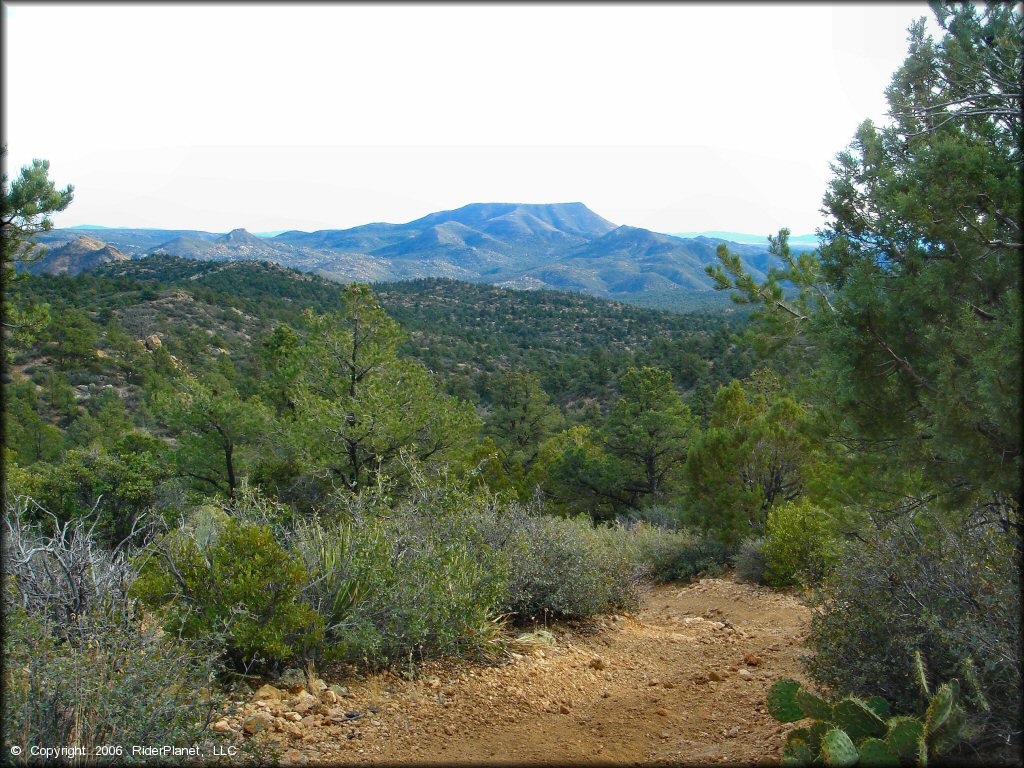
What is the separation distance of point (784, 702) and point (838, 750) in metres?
0.65

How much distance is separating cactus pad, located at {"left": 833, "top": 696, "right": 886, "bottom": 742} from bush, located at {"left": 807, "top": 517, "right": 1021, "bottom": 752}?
1.22ft

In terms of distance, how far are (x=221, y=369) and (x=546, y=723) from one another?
29241 millimetres

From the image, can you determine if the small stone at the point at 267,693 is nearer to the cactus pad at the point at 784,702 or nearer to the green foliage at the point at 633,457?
the cactus pad at the point at 784,702

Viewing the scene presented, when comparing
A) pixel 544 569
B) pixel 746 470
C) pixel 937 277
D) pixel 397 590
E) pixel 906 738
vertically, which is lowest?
pixel 746 470

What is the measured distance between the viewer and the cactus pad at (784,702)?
131 inches

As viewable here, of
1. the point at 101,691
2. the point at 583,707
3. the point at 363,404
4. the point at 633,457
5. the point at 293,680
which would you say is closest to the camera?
the point at 101,691

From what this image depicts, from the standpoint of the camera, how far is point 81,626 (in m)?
3.23

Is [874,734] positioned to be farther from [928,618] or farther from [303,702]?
[303,702]

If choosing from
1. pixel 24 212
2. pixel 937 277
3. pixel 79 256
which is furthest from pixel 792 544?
pixel 79 256

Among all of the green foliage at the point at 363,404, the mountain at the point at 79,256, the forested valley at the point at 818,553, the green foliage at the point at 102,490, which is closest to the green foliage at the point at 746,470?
the forested valley at the point at 818,553

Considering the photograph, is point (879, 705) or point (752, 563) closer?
point (879, 705)

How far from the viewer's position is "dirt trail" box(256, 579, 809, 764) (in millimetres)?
3523

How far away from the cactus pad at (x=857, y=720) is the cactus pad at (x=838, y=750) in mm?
188

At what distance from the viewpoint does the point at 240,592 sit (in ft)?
12.7
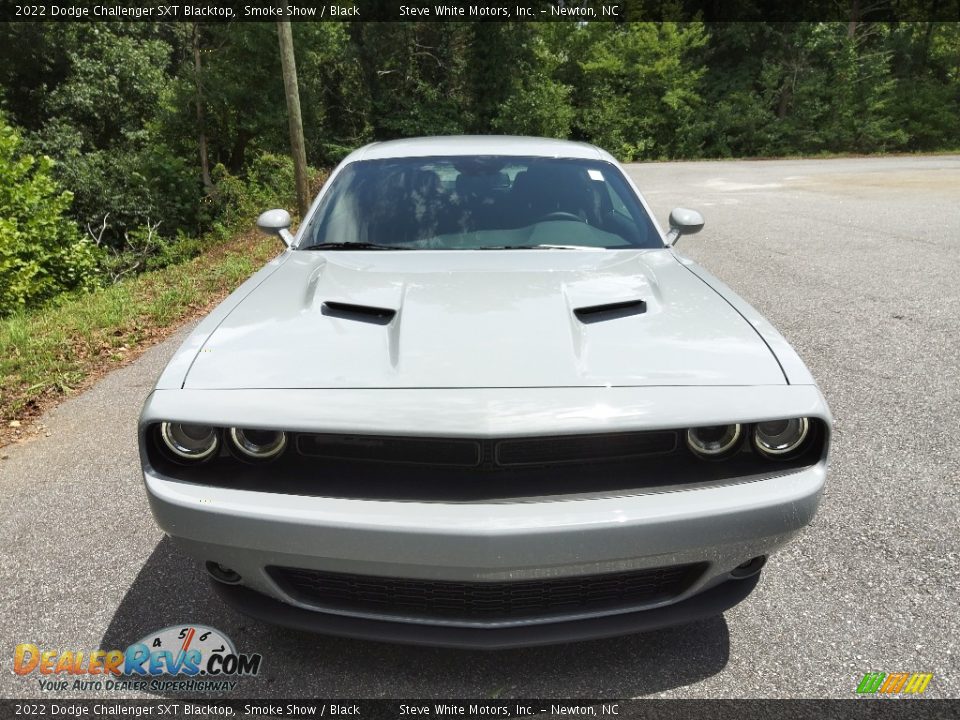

────────────────

=== Job ===
Reproduce the lines from the one containing "At what distance" through the end of the entries, inclusive. Omit any pictures from the output.

=== Response to the task ===
At what distance from the viewpoint does the point at 240,592 sit (in ft)?
12.7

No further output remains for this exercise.